Columnas la Laguna FLOR A. VARGAS C.

El día de ayer, se esperaba el regreso a clases de unos 25 millones de estudiantes de educación básica, otros 5.4 de nivel medio superior, más de 3 millones de nivel universitario y otros tantos en educación para el trabajo, que totalizan al menos 33 millones. Prácticamente la cuarta parte de la población del país. 

Sin embargo, deberemos esperar al reporte final, pues como se sabe, una de las principales causas de deserción escolar es el factor económico y el 2020 fue un año de muchos empleos perdidos, formales e informales.

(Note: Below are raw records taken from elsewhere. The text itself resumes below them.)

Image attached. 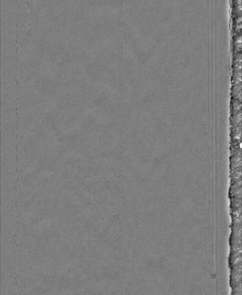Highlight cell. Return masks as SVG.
Returning <instances> with one entry per match:
<instances>
[{
  "label": "cell",
  "instance_id": "6da1fadb",
  "mask_svg": "<svg viewBox=\"0 0 242 295\" xmlns=\"http://www.w3.org/2000/svg\"><path fill=\"white\" fill-rule=\"evenodd\" d=\"M232 108L233 113L241 111V100L233 97L232 100Z\"/></svg>",
  "mask_w": 242,
  "mask_h": 295
}]
</instances>
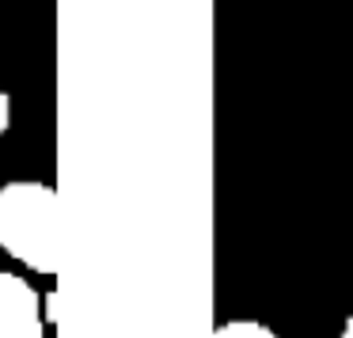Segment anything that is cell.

No obstante, si bien antes ya se hablaba de la necesidad de que los métodos de enseñanza-aprendizaje evolucionaran, las diferentes crisis que dejó al descubierto la pandemia, nos conminan a revisar con mayor urgencia y, en consecuencia, ajustar los planes educativos, a una serie de nuevas circunstancias.

En nuestro país aún no se había consolidado el método por competencias y el mundo nos obligó a la educación a distancia, que puso a prueba el avance de este enfoque educativo. Nos dimos cuenta que los niños y jóvenes, en su mayoría, no están listos para gestionar su aprendizaje y que muchos conocimientos no están consolidados. Competentes no lo son, todavía.

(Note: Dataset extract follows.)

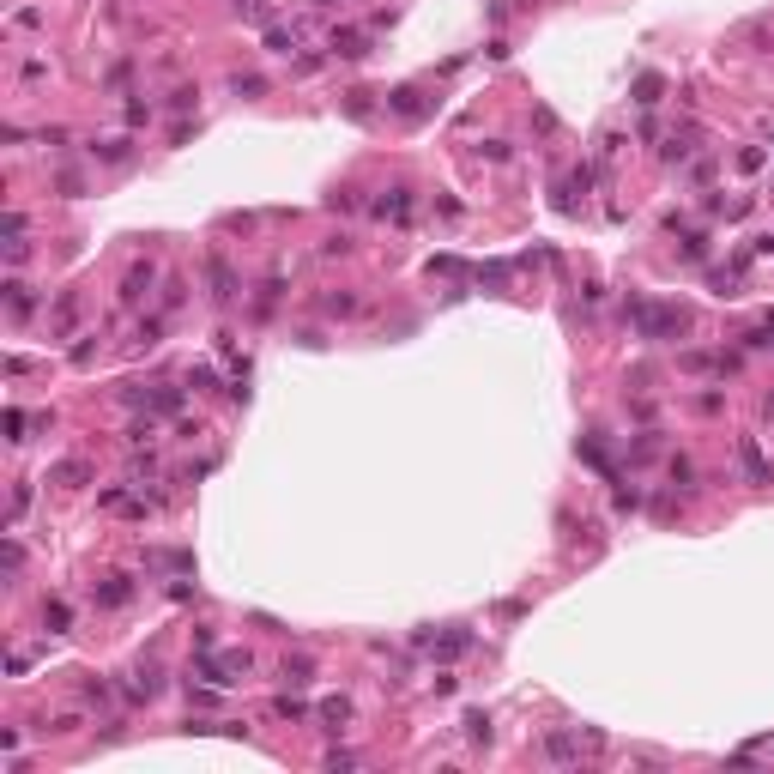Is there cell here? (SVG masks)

Aunado a ello, los profesores no vimos venir el gran reto que implicaba lograr las metas de aprendizaje en ambientes, prácticamente, nuevos para nuestra labor.

Quedaron de manifiesto las grandes desigualdades económicas y académicas para poder continuar con éxito en la formación de los jóvenes.

Todos, profesores, alumnos y padres de familia, tuvimos que comenzar a aprender sobre la marcha, más allá de los contenidos de las asignaturas, nuevas habilidades y competencias para alcanzar la meta; nos dimos cuenta del gran valor de la presencialidad para un desarrollo más pleno del proceso.

El mundo de hoy requiere muchas otras habilidades que, desde hace tiempo, se desatendieron en nuestra sociedad:  el cuidado de uno mismo y de quienes nos rodean; dar importancia a la inteligencia emocional para poder transitar por situaciones complejas y salir avante; así como a disfrutar lo que sí se tiene, sobre todo lo invaluable monetariamente. Olvidamos enseñar la cultura del esfuerzo y trabajo arduo para lograr nuestros deseos. Dejamos de lado desarrollar el pensamiento crítico, y hacernos responsables de lo que piensan, porque eso que creemos, eso creamos. Mostrar que rodearse de personas positivas y comunicarse mejor es un mejor camino para crecer con mayor facilidad. A final de cuentas, esta vida no es sino la consecución de metas, qué mejor que sean de crecimiento.

Arrancamos un nuevo ciclo y los adultos responsables de guiar y formar a otros (padres de familia y docentes), tenemos que asumir el reto de formarlos en la confianza y respeto, a ellos mismos y a los demás.